I felt wrong sitting at my youth group’s bonfire, throwing the VHS-horror game Nightmare into the fire and my cousins saying, “Go to hell, Satan”, all while thinking of how crazy Loomis was in Halloween 5 instead of joining in the anti-horror festivities. It was at that moment that I had a realization: I did not buy into the hatred disguised as faith that was presented to me growing up. In life, we have very few truly profound moments. Maybe the birth of a child, getting married or seeing Justin Benson and Aaron Moorhead’s Spring. But aside from those moments, to say something truly magical happens in life is silly to me.
That night though, as a 14-year old Jerry stared at the flames, burning so many things I loved, I felt bummed that my Pantera shirt was on fire, but at the same time, I felt free from the shackles of self-hatred that religion always brought me. I slept well for the first time in years that night, knowing that I was okay loving what I loved and that I was simply not one of those people. Don’t get me wrong, I still attended church. In fact, my father made me well into my late teens, until I left home when I was of age. But it was mostly because I could skateboard and play in crappy bands on Friday nights during youth group. Faith was non-existent to me and I knew where my heart was: In the hands of “The Shape”, Jason, Freddy, and so on.
It’s only when I discovered films like The Exorcist III [Featured Image], that I began to really find what I like to call my personal spirituality. Films that questioned faith and how we all feel really spoke to me. Though The Craft was a heightened, very dramatic look at witchcraft, I found something of a kindred feeling to the Wiccan and magick-based ideas and faith. I began reading books like Scott Cunningham’s Wicca: A Guide for the Solitary Practitioner and I felt that for once, I aligned with a form of faith that didn’t expect me to set fire to my VHS copy of Full Eclipse or Relentless, but instead, taught me that the world and nature were just as important as I was. I felt free. From that moment, films like Jacob’s Ladder, Frailty, and even more recently, Hereditary, really spoke to me about faith and what I believed.

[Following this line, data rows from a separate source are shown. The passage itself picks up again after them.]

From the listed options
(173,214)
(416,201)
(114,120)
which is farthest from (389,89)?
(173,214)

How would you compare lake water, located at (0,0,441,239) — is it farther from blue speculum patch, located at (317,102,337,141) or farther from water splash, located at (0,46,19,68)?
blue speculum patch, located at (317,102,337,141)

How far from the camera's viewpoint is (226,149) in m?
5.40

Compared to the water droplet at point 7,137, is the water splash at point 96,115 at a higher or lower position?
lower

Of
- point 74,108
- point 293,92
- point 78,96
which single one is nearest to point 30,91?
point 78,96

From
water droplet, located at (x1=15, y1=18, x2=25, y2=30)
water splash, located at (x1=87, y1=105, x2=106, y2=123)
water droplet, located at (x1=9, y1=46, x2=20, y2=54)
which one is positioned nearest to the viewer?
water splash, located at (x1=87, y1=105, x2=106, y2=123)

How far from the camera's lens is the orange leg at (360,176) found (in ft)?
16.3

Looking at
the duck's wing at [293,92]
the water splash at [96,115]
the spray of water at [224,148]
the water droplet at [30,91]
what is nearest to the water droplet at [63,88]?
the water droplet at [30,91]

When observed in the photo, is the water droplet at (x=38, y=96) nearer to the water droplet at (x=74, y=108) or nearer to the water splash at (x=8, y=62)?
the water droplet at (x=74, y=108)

Having let go of my religious upbringing, I allowed horror and genre storytelling to speak to me not only about faith, but about life in general. Even more recently, films like A.T. White’s Starfish, Daniel Egypt Mortimer’s Daniel Isn’t Real or Jennifer Kent’s The Babadook really hit home with me, causing me to evaluate what I really thought about life, death and loss/grief, in ways the traditional Christian upbringing never did. Instead of being told at youth group sleepovers that I would burn in hell if I didn’t pray to Jesus and his father, I was allowed, via horror, to examine my own mortality, faith, and lasting impact.

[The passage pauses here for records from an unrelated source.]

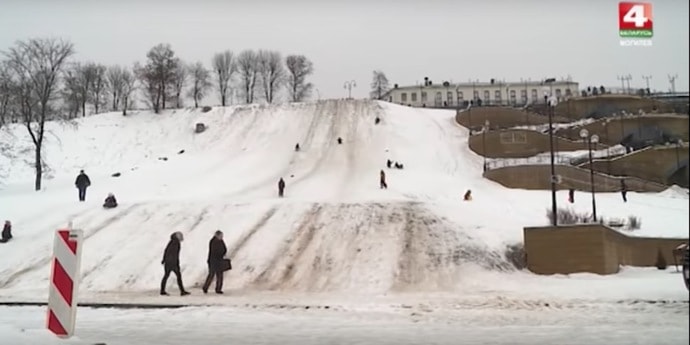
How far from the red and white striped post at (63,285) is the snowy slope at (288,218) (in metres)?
6.20

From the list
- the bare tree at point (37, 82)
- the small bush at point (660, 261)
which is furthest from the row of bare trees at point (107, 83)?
the small bush at point (660, 261)

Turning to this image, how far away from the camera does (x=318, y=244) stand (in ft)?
69.4

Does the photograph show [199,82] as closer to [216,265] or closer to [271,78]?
[271,78]

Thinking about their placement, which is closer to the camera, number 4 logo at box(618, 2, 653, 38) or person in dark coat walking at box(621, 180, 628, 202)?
number 4 logo at box(618, 2, 653, 38)

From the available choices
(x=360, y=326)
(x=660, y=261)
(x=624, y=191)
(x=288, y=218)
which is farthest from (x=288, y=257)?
(x=624, y=191)

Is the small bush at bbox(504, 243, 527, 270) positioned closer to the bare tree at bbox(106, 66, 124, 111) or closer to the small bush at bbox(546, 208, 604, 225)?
the small bush at bbox(546, 208, 604, 225)

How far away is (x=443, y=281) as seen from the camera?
17469 mm

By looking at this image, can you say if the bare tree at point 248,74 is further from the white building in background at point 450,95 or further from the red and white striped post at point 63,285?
the red and white striped post at point 63,285

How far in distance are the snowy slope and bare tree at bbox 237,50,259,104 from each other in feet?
27.8

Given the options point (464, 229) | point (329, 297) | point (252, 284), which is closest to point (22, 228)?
point (252, 284)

I don’t pretend to know the answers to life and I think people who say they do are, to put it bluntly: wrong. What I do know, is that the horror genre allows us to ask ourselves the important questions that so many other parts of life refuse to. To question what you’ve been raised in, to question what you believe and do not believe, and to find the answers yourself. I love it for that and I always will.